Don Cherry apologizes for 'Coach's Corner' rant
Hockey commentator Don Cherry speaks to reporters at the Hockey Hall of Fame in Toronto on February 15, 2011. (Darren Calabrese / THE CANADIAN PRESS)
Published Sunday, October 16, 2011 9:51AM EDT
TORONTO - A contrite Don Cherry finally apologized to three former NHL tough guys Saturday for disparaging them for their views on fighting in hockey.
Cherry apologized to Stu Grimson, Chris Nilan and Jim Thomson after he called them "pukes" and "turncoats" on the first broadcast of CBC's "Coach's Corner" of the season last week. He also said he was wrong to suggest that Nilan and Grimson linked fighting in hockey to drug use.
The three players said in a statement Tuesday that they are considering taking legal action against Cherry. Grimson is a lawyer practising out of Nashville.
"The first 'Coach's Corner,' I've got to admit I was wrong on a lot of things," Cherry said. "I put down three enforcers, tough guys, my type of guys, I threw them under the bus. I'm sorry about it, I really am."
In an edition of "Coach's Corner" broadcast Oct. 6, Cherry sounded off against the three players in an animated rant, accusing them of saying that fighting should be taken out of hockey.
"The ones that I am really disgusted with ... are the bunch of pukes that fought before: Stu Grimson, Chris Nilan and Jim Thomson," he said.
"(They say) 'Oh, the reason that they're drinking, (taking) drugs and alcoholics is because they're fighting.' You turncoats, you hypocrites. If there's one thing I'm not it's a hypocrite. You guys were fighters, and now you don't want guys to make the same living you did."
Cherry singled out the players as part of a longer segment where he accused those against fighting of using the recent deaths of tough guys Derek Boogaard, Rick Rypien and Wade Beak as a soapbox.
Grimson denied in media interviews that he ever said fighting should be removed from hockey, or that the enforcer's job causes substance abuse. Grimson also said he doesn't suffer from addiction to drugs and alcohol.

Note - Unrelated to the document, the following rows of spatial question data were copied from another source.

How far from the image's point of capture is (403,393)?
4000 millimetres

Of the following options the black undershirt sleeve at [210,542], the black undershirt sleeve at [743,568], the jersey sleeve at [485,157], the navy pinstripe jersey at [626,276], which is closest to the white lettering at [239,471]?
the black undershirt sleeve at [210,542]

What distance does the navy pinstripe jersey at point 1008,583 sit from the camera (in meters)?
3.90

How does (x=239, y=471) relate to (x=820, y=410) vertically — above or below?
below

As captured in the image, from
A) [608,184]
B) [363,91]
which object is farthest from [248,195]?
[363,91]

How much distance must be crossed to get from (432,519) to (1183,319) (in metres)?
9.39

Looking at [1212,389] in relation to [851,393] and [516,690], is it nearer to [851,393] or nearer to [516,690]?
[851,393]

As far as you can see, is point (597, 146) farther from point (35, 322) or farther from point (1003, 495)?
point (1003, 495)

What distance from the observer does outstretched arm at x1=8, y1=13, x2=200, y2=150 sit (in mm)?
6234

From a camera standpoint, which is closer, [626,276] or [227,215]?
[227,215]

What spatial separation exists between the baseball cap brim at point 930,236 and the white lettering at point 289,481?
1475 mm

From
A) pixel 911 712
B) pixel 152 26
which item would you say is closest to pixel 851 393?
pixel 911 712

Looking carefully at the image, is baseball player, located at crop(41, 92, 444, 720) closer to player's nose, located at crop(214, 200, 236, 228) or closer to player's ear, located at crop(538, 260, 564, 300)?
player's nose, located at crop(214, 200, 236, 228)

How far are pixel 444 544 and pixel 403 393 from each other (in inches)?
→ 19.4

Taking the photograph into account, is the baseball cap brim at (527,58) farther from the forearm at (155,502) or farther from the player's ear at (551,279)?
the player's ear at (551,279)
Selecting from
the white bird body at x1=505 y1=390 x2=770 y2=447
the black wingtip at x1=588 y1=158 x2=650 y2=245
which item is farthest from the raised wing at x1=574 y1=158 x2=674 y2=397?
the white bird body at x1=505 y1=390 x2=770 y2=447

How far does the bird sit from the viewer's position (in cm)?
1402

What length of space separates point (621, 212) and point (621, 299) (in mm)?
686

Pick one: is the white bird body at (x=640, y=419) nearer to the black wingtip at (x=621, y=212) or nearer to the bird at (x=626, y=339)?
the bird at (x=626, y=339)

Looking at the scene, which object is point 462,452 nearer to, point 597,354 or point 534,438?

Nilan has been said he has addiction issues, but doesn't blame them on his job as an on-ice policeman during his playing career.

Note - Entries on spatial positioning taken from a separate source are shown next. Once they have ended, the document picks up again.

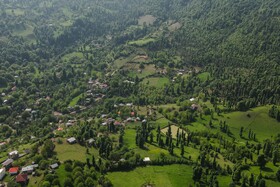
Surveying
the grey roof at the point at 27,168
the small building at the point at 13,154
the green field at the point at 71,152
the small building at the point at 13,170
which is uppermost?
the green field at the point at 71,152

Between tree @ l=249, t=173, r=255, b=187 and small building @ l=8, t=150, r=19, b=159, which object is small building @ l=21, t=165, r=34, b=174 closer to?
small building @ l=8, t=150, r=19, b=159

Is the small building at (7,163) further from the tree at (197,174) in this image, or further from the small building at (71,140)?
the tree at (197,174)

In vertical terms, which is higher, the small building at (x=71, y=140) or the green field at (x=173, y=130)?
the green field at (x=173, y=130)

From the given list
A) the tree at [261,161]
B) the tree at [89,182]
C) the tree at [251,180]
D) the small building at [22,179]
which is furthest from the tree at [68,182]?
the tree at [261,161]

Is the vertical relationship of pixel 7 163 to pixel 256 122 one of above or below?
below

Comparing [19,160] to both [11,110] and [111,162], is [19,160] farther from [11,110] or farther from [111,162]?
[11,110]

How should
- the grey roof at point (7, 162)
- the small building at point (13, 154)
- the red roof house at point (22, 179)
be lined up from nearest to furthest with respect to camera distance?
the red roof house at point (22, 179) < the grey roof at point (7, 162) < the small building at point (13, 154)

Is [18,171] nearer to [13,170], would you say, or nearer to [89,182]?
[13,170]

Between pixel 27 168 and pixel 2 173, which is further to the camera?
pixel 27 168

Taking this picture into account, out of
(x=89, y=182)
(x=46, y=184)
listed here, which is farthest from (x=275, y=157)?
(x=46, y=184)

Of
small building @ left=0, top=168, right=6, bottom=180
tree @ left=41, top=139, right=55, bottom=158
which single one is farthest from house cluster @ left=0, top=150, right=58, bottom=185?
tree @ left=41, top=139, right=55, bottom=158

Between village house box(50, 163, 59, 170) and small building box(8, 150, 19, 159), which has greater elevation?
small building box(8, 150, 19, 159)
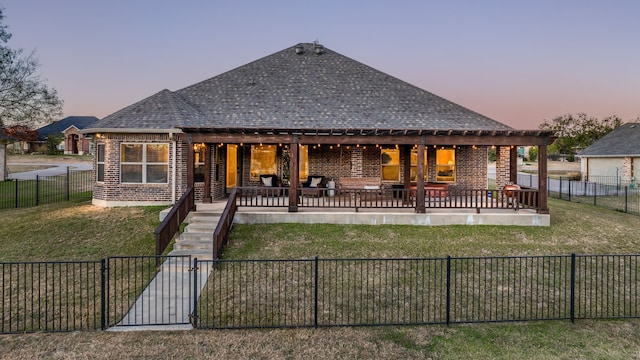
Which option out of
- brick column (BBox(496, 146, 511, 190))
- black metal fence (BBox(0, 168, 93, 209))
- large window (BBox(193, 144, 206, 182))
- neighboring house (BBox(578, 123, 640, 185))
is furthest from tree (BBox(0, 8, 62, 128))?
neighboring house (BBox(578, 123, 640, 185))

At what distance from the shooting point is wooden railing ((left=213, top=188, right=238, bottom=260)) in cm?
872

Thomson, however, says fighting should be banned from hockey and does blame his years of fighting in the NHL for his addiction.
Cherry's comments prompted CBC to issue a release Saturday distancing the broadcaster from his remarks.

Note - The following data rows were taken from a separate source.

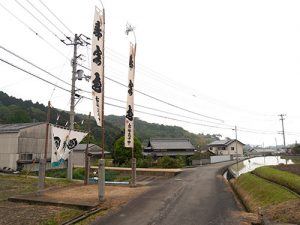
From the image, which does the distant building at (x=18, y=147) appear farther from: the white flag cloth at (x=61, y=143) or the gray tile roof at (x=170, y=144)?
the gray tile roof at (x=170, y=144)

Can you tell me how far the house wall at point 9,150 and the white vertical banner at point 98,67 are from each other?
883 inches

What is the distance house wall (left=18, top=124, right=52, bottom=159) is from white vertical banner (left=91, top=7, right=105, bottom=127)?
2250 centimetres

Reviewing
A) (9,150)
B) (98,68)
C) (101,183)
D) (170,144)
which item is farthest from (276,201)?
(170,144)

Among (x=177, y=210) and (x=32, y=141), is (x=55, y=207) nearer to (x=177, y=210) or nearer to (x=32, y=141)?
(x=177, y=210)

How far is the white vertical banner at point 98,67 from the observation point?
54.0ft

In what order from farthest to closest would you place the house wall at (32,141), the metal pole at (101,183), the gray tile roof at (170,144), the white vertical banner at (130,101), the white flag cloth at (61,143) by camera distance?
the gray tile roof at (170,144) → the house wall at (32,141) → the white vertical banner at (130,101) → the white flag cloth at (61,143) → the metal pole at (101,183)

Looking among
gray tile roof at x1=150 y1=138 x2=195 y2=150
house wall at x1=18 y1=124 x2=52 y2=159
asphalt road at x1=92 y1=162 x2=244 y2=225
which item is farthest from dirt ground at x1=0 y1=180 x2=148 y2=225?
gray tile roof at x1=150 y1=138 x2=195 y2=150

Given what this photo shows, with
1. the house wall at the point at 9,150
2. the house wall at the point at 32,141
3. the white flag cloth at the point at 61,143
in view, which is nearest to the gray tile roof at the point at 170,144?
the house wall at the point at 32,141

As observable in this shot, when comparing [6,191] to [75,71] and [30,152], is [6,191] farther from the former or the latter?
[30,152]

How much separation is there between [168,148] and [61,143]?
43775 millimetres

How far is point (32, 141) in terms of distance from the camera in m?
36.8

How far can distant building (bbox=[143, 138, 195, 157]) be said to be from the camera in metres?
61.7

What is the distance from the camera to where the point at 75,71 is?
24.9m

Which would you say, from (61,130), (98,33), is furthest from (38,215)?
(98,33)
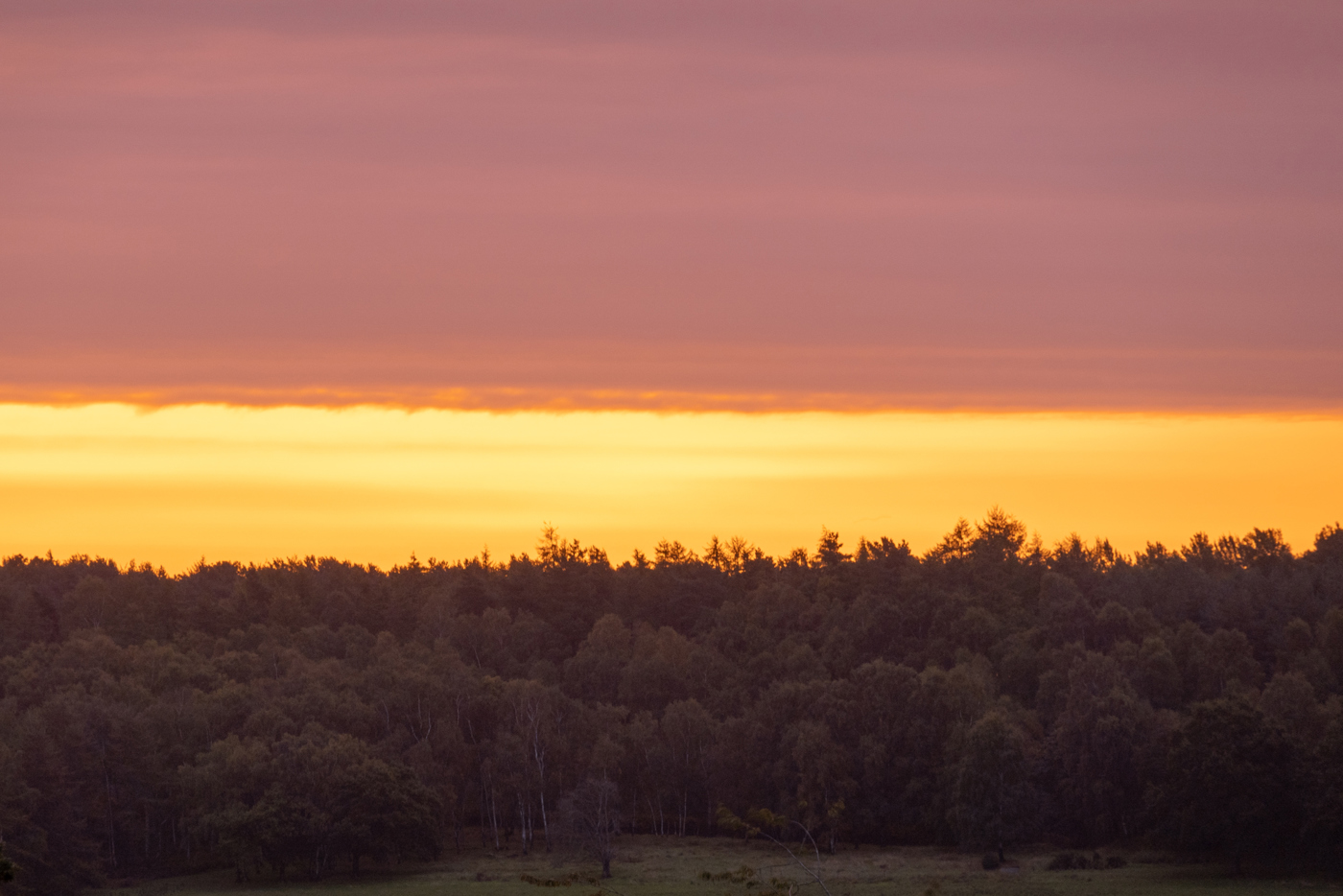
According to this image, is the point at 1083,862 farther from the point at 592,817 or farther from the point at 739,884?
the point at 592,817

Cherry had the chance to apologize for his comments later that evening on the season's second edition of "Coach's Corner." But apart from saying he regretted using some of his language, including the use of the word "pukes," he stood by his remarks.
Grimson, Nilan and Thomson said in their release that Cherry's attempt to lessen the severity of his rant last Saturday was unsatisfactory.
On Saturday, Cherry fully backtracked on his previous allegations.
"Let's get it right, Chris and Stu never said they took drugs because they were enforcers in the National Hockey League," Cherry said. "Also they never said they want fighting out of the game. That's for sure.
"I was wrong on that. One hundred per cent wrong. And when you're wrong, you have to admit it."
Nilan posted his appreciation for the rare Cherry apology on his Twitter account Saturday.
"I want to thank Don Cherry for standing up and making a public apology to the 3 of us," he posted. "Means a lot. We are friends once again."
Cherry's apology seemed to put him in a forgiving mood, and he gave Pittsburgh Penguins forward Arron Asham full marks for his apology for showboating after a fight
Asham drew criticism for his actions in Pittsburgh's game against Washington on Thursday. After Asham won a one-sided fight against Washington's Jay Beagle, he waved his hands as if he were a boxing referee signalling a fighter was counted out, then rested his head on his cupped hands to suggest Beagle was going to sleep.
Asham later admitted on a television interview that his actions were "classless."
Cherry, who has called out fighters for showing off after a fight in the past, said he was disappointed in Asham's taunts, but said he showed class by apologizing.
"It's pretty tough to admit in front of two million people that you were wrong," Cherry said. "You have to have a lot of guts and character."